TEKS BACAAN:

Seperti yang terdokumentasikan, Jagakali Art Festival merupakan bentukan praktik-praktik seni rupa seperti pameran karya instalasi dari kawan-kawan seniman dan massa Gardu Unik sendiri, karya lukisan, hasil kerajinan tangan, dan lain sebagainya. Namun, tidak menutup kemungkinan diisi oleh acara kesenian lainnya; barongsai, performance art, pentas teater, rampak perkusi dan rampak karinding merupakan aktivitas pengisi yang sangat penting keberadaannya dalam acara tersebut di tahun pertamanya.
Pada pertengahan tahun 2008, telah disepakati bahwa Jagakali Art Festival akan dilaksanakan pada tahun 2009. Setelah melalui beberapa kajian lagi, kami mendapati Maret tahun ini akan menjadi tahun kedua dari festival tersebut. Ada beberapa materi yang berusaha kami kaji, dengan harapan hasil dari kajian tersebut dapat menjadi isu pembahasan reguler dalam ruang lingkup terkecil seperti interaksi antara setiap personal massa Gardu Unik. Tidak dapat dipungkiri bahwa Jagakali Art festival merupakan hasil dari interaksi tersebut. Tanpa adanya interaksi dalam tubuh Gardu Unik, Jagakali Art Festival tahun kedua tidak akan dapat dipersiapkan. Namun dalam perjalanannya sebagai komunitas, kolaborasi merupakan bentukan yang dijadikan acuan tindak lanjut dari suatu kajian.
17 Januari 2009
Diskusi lanjutan untuk persiapan Jagakali Art Festival II dilakukan dengan dikaji oleh massa Gardu Unik bersama Teater Gotrok dari SMA Muhammadiyah Cirebon. Seperti yang ditranskrip oleh Syaiful Anwar tentang diskusi kami bersama Akbar ‘Amparanjati’, vokalis grup musik pelantun tembang jawa, selaku pembicara kesejarahan dari riwayat Sunan Kalijaga menjelaskan:
Untuk fenomena mengenai persoalan Kalijaga, banyak sekali orang-orang yang sebetulnya nanti harus kita temui. Dan yang harus dipertegas adalah berita sebenarnya.

ISI DATASET:
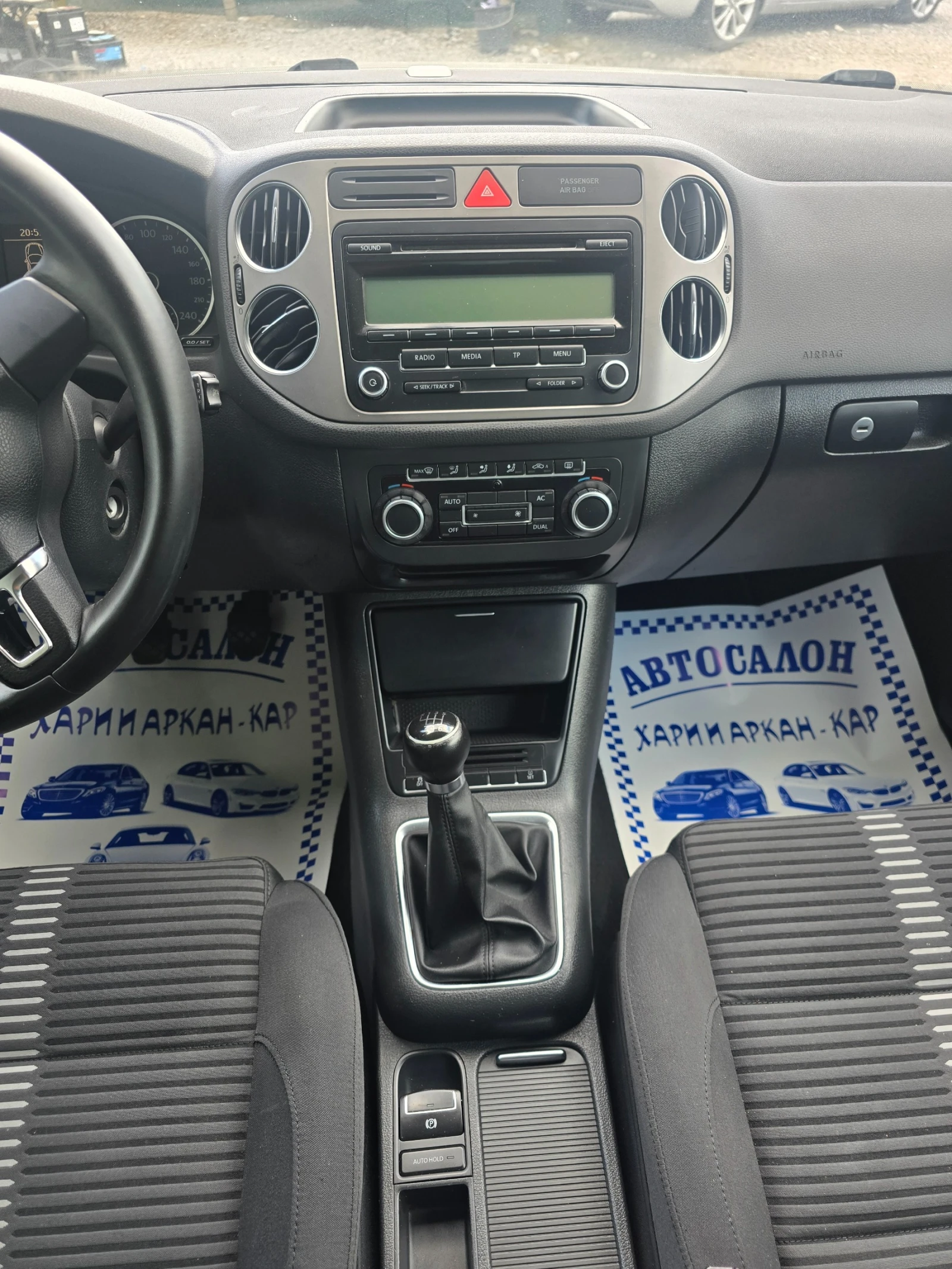 VW Tiguan 2.0TDI-КОМЪН РЕЙЛ-ЕВРО 5В-4Х4-6 СКОРОСТИ, снимка 15 - Автомобили и джипове - 55057314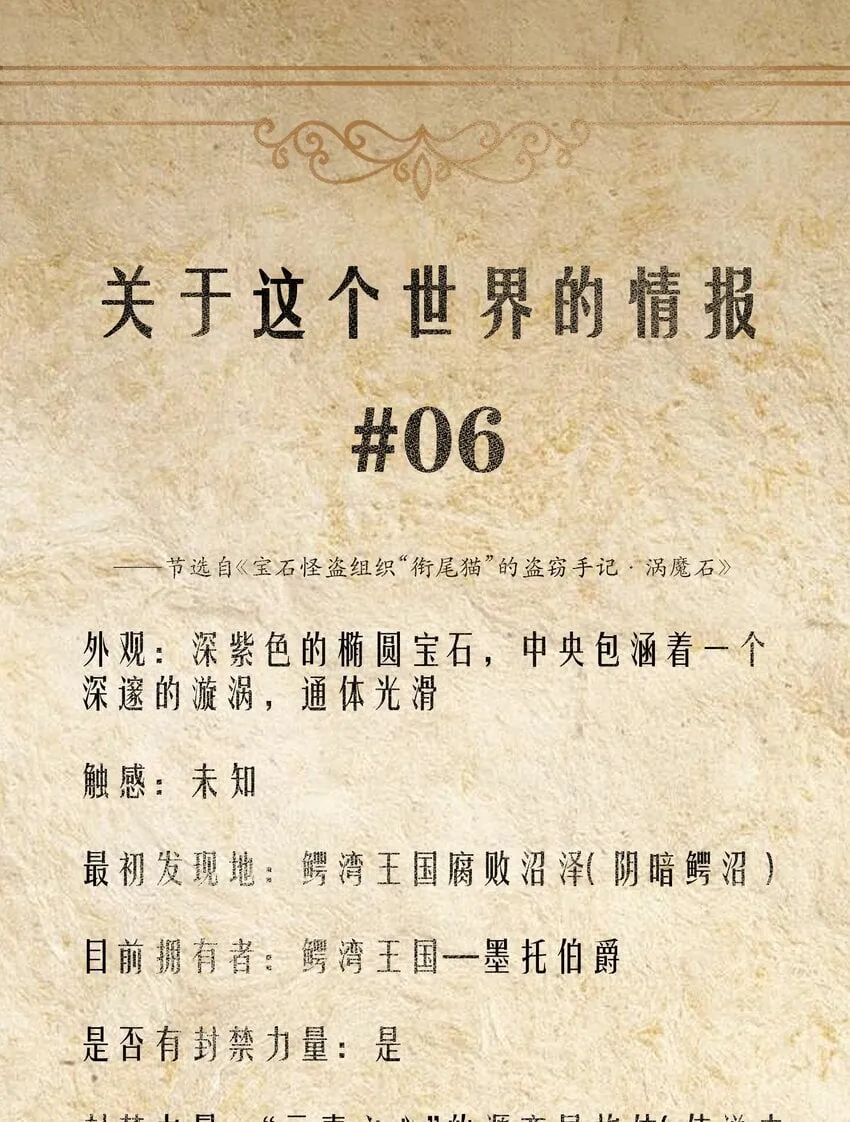 第33话 成功归来 第71页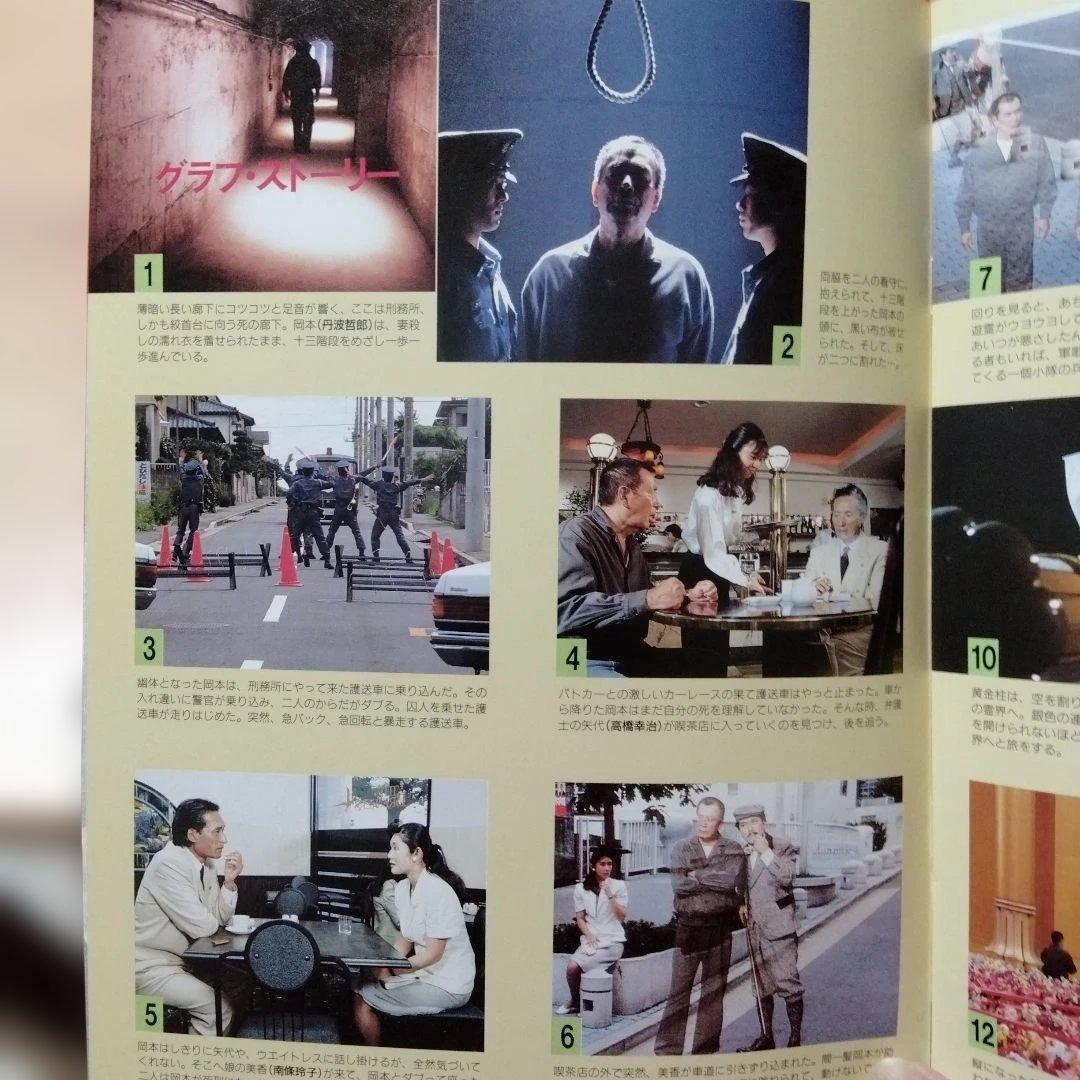 映画「丹波哲郎の大霊界2 死んだらおどろいた!!」のパンフレット・中古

DAFTAR TUGAS:
1. Tuliskan ulang bagian teks bacaan di antara "Seperti yang terdokumentasikan, Jagakali" dan "di tahun pertamanya.", termasuk kedua batas tersebut, tanpa mengubah satu kata pun.
2. Menurut teks bacaan, kelompok teater mana yang ikut mengkaji persiapan Jagakali Art Festival II bersama massa Gardu Unik?

PENYELESAIAN SOAL:
1.
Seperti yang terdokumentasikan, Jagakali Art Festival merupakan bentukan praktik-praktik seni rupa seperti pameran karya instalasi dari kawan-kawan seniman dan massa Gardu Unik sendiri, karya lukisan, hasil kerajinan tangan, dan lain sebagainya. Namun, tidak menutup kemungkinan diisi oleh acara kesenian lainnya; barongsai, performance art, pentas teater, rampak perkusi dan rampak karinding merupakan aktivitas pengisi yang sangat penting keberadaannya dalam acara tersebut di tahun pertamanya.

2. Teater Gotrok dari SMA Muhammadiyah Cirebon.